Oba przetargi były zresztą zagrożone, gdyż pieniądze na ich sfinansowanie są do wykorzystania tylko do końca czerwca 2007 r. W resorcie pojawił się nawet pomysł, żeby unieważnić postępowania, a pieniądze przekazać na budowę centrów edukacyjnych na wsiach. Minister Roman Giertych w Sygnałach Dnia nazwał tę informację „oczywistą bzdurą”, po czym dodał: „Był pomysł (...), aby skoncentrować pieniądze na środki komputerowe bardziej na wsi. To jest pomysł wart rozważenia, dlatego że tam najwięcej potrzeba komputerów (...), a nie na terenach miejskich”.
Informację o możliwości unieważnienia przetargów przebiegających z trudnościami oraz przekazania środków na centra wiejskie potwierdziło nam m.in. kilku urzędników resortu edukacji oraz osoby zbliżone do Ministerstwa Rozwoju Regionalnego, które poinformowano o takim pomyśle.
Sukces obu przetargów „komputerowych” to nie koniec problemów resortu. W tej chwili trwa kilka przetargów na bardzo potrzebny, specjalistyczny sprzęt do pracy z uczniami niepełnosprawnymi.
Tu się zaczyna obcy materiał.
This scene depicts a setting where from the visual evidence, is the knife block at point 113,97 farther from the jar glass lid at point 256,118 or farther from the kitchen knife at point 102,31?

Wszystkie w procedurze przyspieszonej ze względu na uciekające terminy. Resort ma też jeszcze bardzo dużo pieniędzy na zakupy pracowni internetowych dla szkół (ponad 400 mln zł) jeszcze z puli pomocowych funduszy unijnych na lata 2004-06. Łącznie MEN miało w tym okresie prawie 3 mld zł na wyrównywanie szans edukacyjnych. Pieniądze w dużej części pochodzą z kasy UE. Do końca 2006 r. wykorzystano 27 proc.